See my recursive solution --> submitted on gfg
class Solution
{
int dp[10000][2];
// finds the max sum if the element is taken.
int findmax(int arr[], int ind, bool state, int n){
if(ind == n-1) return state ? arr[ind] : 0;
if(ind >= n) return 0;
if(state){
// if we are taking that index --> then we can or cannot take the i+2 th element.
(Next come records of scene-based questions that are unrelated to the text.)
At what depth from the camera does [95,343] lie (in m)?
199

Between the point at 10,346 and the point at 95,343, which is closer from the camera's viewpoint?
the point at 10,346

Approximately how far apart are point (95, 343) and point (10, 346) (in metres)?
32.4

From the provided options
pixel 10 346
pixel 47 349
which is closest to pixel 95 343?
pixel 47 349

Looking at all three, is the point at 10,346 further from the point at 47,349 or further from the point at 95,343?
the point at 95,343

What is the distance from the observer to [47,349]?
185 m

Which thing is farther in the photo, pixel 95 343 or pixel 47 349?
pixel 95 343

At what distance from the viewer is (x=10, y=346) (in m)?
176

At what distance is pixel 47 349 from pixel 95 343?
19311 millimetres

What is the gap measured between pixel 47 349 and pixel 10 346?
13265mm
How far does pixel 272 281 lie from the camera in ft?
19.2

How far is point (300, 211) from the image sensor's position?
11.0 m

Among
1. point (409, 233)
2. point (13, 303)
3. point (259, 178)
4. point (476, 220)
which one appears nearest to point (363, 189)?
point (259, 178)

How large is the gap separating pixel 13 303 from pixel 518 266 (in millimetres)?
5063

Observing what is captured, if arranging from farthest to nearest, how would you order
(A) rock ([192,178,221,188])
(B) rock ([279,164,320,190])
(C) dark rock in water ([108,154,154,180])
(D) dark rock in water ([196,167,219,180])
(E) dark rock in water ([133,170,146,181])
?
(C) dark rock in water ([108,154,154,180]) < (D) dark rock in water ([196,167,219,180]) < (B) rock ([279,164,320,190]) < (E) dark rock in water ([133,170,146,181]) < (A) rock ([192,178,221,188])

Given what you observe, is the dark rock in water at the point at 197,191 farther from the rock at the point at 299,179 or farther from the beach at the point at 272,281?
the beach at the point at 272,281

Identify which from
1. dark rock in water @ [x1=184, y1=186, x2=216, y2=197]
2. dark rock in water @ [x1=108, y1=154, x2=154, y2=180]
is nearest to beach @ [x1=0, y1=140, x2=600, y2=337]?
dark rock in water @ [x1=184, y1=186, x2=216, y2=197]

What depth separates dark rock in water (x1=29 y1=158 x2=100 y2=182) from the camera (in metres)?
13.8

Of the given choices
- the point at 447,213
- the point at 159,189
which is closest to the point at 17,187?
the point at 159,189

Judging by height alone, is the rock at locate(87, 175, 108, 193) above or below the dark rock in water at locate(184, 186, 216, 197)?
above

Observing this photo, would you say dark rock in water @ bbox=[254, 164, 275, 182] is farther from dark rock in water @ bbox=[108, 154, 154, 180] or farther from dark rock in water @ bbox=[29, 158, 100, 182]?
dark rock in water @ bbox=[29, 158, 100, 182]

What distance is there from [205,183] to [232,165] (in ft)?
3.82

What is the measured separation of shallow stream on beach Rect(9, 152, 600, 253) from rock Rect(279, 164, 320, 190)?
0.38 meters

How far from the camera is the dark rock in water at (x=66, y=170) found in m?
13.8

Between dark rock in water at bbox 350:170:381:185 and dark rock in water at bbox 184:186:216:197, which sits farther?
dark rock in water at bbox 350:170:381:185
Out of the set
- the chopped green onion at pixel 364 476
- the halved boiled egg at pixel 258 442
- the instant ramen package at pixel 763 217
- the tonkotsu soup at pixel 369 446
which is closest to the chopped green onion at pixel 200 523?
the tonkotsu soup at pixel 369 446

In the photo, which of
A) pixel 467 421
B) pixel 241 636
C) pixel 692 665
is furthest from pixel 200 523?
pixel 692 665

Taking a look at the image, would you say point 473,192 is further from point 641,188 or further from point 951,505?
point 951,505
if(dp[ind][1]!= -1) return dp[ind][1];
int left= findmax(arr, ind+2, true, n);
int right= findmax(arr, ind+2, false, n);
return dp[ind][1] = max(left, right) + arr[ind];
}
if(dp[ind][0]!= -1) return dp[ind][0];
int leftt= findmax(arr, ind+1, true, n);
int rightt= findmax(arr, ind+1, false, n);
return dp[ind][0]= max(leftt, rightt);
}
public:
int FindMaxSum(int arr[], int n)
{
memset(dp, -1, sizeof(dp));
// taking 0 and not taking 0
return max(findmax(arr, 0, true, n), findmax(arr, 0, false, n));
}
};
int max=Integer.MIN_VALUE;
if(n==0) return 0;
int value1=arr[0];
if(n==1) return value1;
int value2=Math.max(arr[0],arr[1]);
if(n==2) return value2;
for(int i=2;i
Yogesh bhai aap hi video dala karo aapka samjh aata hai , bakio se nhi ho para , they know there stuff , but they dont have the teaching sence
how is the time complexity O(n)? Here we are memoizing to O(n^2) from O(2^n)..... I'm confused , can anyone help me out.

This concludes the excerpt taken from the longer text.